-- Your objective --
Starting with the line that contains "Within the captured", reproduce each line through the end of the entries exactly as written.

-- Scene question records --
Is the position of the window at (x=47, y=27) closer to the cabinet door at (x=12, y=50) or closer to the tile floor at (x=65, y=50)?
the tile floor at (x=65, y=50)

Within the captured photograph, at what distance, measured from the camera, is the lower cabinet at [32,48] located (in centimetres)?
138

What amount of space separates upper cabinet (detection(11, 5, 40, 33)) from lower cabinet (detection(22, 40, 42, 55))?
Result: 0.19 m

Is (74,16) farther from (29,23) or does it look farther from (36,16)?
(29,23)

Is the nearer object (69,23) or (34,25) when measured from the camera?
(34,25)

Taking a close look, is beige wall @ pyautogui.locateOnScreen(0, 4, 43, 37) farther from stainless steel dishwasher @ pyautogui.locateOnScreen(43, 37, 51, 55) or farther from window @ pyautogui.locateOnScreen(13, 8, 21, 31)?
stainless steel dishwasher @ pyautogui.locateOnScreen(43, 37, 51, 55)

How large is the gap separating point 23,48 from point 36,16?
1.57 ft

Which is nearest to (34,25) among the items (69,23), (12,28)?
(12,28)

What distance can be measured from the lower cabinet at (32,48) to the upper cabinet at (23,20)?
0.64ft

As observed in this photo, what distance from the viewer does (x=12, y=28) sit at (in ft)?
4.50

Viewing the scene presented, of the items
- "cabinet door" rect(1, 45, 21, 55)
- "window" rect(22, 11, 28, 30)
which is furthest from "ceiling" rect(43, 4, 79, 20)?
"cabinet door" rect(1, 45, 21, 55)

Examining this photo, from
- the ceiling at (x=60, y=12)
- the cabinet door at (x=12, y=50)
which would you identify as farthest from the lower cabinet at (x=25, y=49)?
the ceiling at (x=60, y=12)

-- Solution to this problem --
Within the captured photograph, at what distance, measured from the camera, is the lower cabinet at [32,48] located (in centimetres)?
138

What amount of space separates upper cabinet (detection(11, 5, 40, 33)) from lower cabinet (detection(22, 40, 42, 55))?
Result: 0.19 m

Is (74,16) farther from (29,23) or does it look farther from (36,16)?
(29,23)

Is the nearer object (69,23) or (34,25) when measured from the camera?
(34,25)

Taking a close look, is beige wall @ pyautogui.locateOnScreen(0, 4, 43, 37) farther from stainless steel dishwasher @ pyautogui.locateOnScreen(43, 37, 51, 55) or farther from window @ pyautogui.locateOnScreen(13, 8, 21, 31)?
stainless steel dishwasher @ pyautogui.locateOnScreen(43, 37, 51, 55)

How large is the gap separating point 23,48 from point 36,16?
1.57 ft

Which is nearest to (34,25) among the items (69,23), (12,28)?
(12,28)

What distance can be measured from the lower cabinet at (32,48) to the upper cabinet at (23,20)?
0.64ft

As observed in this photo, what distance from the viewer does (x=12, y=28) sit at (in ft)?
4.50

Viewing the scene presented, of the items
- "cabinet door" rect(1, 45, 21, 55)
- "window" rect(22, 11, 28, 30)
which is furthest from "ceiling" rect(43, 4, 79, 20)?
"cabinet door" rect(1, 45, 21, 55)

Examining this photo, from
- the ceiling at (x=60, y=12)
- the cabinet door at (x=12, y=50)
which would you identify as farthest from the lower cabinet at (x=25, y=49)?
the ceiling at (x=60, y=12)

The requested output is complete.